Grrrowd is a powerful new model for crowdfunding legal cases involving human and environmental rights. It’s the Kickstarter of class action suits, the Indiegogo of good cases for good causes.
It’s the place where a poor Mexican community can get help fighting off the 86 appeals and other legal actions filed by big Agribiz companies who are trying to overturn a law protecting 8000 years of traditional corn cultivation.
Or where the indigenous people of Canada’s Beaver Lake Cree Nation can get help standing up to protect the land and water of their traditional home – and the very future of a planet threatened by climate change – from the environmental nightmare of tar sands oil extraction.
Or where you can protect African Rhinos by challenging plans for a coal mine in a South African wildlife reserve.
Would you please take a minute to check out the links and see how you can add your weight to civil society’s struggle?
Turning collective will into legal action
All of these cases involve rich industries locked in conflict with poor communities, the natural world, or future generations. Grrrowd can help them tip the scales of justice back into balance.
As our world becomes more connected and less encumbered by borders, the power of people banding together for a common cause grows stronger. As our ability to communicate, reach out and network with one another grows stronger, you might say our planet is developing a nervous system made of billions of human beings – synapses and nerve endings in a vast neural network that can sense and respond to threat. But to create transformative change, we need more than the sensing and communications that a nervous system provides: we need muscle.
Grrrowd is muscle. It’s a great example of how we can turn our collective will into legal action for the good of the many, the future of our planet, and our rights as human beings.

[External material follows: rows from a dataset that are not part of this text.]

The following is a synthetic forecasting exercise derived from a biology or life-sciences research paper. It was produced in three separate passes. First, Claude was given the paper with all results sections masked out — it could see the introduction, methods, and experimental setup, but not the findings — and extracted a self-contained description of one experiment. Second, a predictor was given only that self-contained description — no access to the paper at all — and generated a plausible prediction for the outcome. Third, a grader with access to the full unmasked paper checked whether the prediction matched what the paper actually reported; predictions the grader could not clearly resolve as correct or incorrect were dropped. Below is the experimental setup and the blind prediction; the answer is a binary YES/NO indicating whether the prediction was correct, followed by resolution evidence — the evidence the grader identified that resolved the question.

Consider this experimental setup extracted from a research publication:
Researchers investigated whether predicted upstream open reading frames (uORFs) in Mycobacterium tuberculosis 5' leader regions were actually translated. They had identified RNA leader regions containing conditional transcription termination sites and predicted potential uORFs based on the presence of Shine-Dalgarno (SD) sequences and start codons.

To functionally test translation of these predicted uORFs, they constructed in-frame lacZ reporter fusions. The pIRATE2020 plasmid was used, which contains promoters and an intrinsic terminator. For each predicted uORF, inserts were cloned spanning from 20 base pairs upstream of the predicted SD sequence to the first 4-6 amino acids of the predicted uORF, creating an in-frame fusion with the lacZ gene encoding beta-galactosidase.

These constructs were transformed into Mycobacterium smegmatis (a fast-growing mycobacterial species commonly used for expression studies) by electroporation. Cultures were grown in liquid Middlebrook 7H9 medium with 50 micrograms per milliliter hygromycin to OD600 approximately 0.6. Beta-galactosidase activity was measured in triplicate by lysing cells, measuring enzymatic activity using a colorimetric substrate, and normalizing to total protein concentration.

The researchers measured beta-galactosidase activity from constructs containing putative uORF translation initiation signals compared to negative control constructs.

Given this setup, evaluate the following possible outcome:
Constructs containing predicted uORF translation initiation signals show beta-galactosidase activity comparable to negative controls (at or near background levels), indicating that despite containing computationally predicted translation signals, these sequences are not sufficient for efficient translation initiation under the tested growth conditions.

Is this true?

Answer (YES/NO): NO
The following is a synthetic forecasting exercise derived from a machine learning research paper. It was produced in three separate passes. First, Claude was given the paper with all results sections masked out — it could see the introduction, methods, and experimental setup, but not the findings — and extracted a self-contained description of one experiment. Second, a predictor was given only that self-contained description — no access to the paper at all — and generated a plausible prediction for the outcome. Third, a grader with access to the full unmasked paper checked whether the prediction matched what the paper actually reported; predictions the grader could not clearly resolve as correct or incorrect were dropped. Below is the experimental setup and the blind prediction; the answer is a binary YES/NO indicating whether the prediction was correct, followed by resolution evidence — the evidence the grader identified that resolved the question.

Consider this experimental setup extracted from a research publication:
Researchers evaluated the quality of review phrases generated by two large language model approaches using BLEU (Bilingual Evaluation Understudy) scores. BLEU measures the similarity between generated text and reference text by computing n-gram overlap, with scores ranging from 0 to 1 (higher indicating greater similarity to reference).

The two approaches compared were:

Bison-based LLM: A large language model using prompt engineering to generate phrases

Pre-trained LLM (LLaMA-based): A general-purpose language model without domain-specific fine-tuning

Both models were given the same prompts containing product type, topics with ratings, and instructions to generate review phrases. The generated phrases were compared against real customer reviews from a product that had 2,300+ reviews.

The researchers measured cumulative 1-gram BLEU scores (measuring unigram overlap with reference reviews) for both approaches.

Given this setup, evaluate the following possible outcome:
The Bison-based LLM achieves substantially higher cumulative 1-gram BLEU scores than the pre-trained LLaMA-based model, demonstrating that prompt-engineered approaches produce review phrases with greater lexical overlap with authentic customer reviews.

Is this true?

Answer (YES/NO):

Greenpeace and the rule of law
Is it confusing to read that Greenpeace believes profoundly in the rule of law? After all, we’re not afraid of being arrested and put on trial for taking a stand, or to expose the special interests behind bad laws, or to challenge the authority under which bad laws are made.
But that’s not disdain for the law.
It’s disdain for the law’s failure to protect the global commons, human rights, and the needs of future generations. In fact, over its 40-year history, Greenpeace is responsible for or has contributed to the MAKING of far many more laws than we’ve ever broken: and that’s part of our mission. We raise difficult questions about what society deems acceptable, and seek to change that.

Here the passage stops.